David Twohy’s The Arrival (1996) was a modest hit, being a modestly effective delve into the alien takeover paranoia genre created by tv’s The X Files (1993-2002, 2016-8). Although, it was an effort that found more critical acclaim than it did a widespread audience. This sequel is a Canadian co-financed production, shot in Montreal.

The director is Kevin S. Tenney, who had made several low-budget horror films such as Witchboard (1986), Night of the Demons (1987), The Cellar (1989), Witchtrap (1989), Peacemaker/Alien Peacemaker (1990), Witchboard 2 (1993), Pinocchio’s Revenge (1996), The Second Arrival/The Arrival II (1998), Endangered Species (2003), Brain Dead (2007) and Bigfoot (2009), as well as produced the remake of Night of the Demons (2009).

Patrick Muldoon and Jane Sibbett face an alien invasion in The Second Arrival (1998)
Patrick Muldoon and Jane Sibbett face an alien invasion

The Second Arrival is a much more low key entry than The Arrival. Kevin S. Tenney rarely evokes any of the eeriness that David Twohy did. There is a fine sequence near the beginning that bodes well for the film – a group of people are sent a message to secretly meet in a meat locker, followed by the momentary activation of the hologram and the revelation of a virtual space station (although the film is never too clear what a virtual space station is), before the cold temperature reveals that one of the party is an alien infiltrator as his face starts cracking, followed by the activation of one of the vortex bombs and the attempts of the various parties to escape as the locker starts getting sucked in around them.
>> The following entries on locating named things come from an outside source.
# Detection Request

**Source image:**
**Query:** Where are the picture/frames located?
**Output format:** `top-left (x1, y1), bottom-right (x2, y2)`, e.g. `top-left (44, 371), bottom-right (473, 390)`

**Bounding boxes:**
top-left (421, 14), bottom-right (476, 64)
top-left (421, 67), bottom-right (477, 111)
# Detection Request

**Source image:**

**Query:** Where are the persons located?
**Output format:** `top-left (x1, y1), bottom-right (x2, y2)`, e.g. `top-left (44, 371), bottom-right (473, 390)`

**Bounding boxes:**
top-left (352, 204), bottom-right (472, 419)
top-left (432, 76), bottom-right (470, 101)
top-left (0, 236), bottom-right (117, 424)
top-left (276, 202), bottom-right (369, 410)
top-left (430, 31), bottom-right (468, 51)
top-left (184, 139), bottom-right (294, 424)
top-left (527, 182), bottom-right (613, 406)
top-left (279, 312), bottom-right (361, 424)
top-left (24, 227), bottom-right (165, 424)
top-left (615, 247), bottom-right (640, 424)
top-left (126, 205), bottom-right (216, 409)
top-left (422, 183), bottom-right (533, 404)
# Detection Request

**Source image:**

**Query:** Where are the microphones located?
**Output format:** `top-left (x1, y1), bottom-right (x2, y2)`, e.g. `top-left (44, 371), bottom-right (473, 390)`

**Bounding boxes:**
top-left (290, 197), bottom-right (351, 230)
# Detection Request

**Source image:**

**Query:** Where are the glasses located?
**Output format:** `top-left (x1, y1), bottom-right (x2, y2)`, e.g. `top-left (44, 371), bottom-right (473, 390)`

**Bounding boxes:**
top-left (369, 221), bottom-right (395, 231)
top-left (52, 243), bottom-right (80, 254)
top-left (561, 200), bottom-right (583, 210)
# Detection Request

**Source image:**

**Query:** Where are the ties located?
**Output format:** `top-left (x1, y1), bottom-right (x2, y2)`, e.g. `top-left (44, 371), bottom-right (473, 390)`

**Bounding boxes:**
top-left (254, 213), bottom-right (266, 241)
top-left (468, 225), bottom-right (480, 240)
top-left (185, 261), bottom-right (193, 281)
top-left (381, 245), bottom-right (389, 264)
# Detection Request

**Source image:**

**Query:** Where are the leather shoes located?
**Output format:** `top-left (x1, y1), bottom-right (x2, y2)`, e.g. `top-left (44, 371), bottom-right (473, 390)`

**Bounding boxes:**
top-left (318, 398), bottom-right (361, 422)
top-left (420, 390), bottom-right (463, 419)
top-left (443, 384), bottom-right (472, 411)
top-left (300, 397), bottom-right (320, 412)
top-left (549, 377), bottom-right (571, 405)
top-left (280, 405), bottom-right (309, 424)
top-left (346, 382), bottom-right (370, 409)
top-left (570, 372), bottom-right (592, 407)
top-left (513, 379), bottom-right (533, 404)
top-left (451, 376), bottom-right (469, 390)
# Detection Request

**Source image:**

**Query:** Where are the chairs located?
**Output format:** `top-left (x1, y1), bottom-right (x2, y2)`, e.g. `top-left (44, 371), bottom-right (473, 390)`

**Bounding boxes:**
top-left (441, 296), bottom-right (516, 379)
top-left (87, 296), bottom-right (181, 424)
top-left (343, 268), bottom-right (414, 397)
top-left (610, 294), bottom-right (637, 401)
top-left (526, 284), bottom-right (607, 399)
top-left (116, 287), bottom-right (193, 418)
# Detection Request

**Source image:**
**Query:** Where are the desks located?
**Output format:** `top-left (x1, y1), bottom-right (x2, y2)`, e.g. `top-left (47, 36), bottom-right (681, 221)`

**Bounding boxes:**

There are one or two effective twists and scenes subsequently – notably a mechanical bug hunting Michael Sarrazin in his hotel room – that maintain the promise. Gradually though, the film gives way to formula scenes – people turning out to be alien, the hero and heroine blamed for crimes and forced to go on the run as their identities are erased. In lieu of the unworldly eeriness of Twohy’s film, what we have now are car chases and much running about buildings. The Second Arrival tries but there is not enough here that manages to escape the wholly formulaic.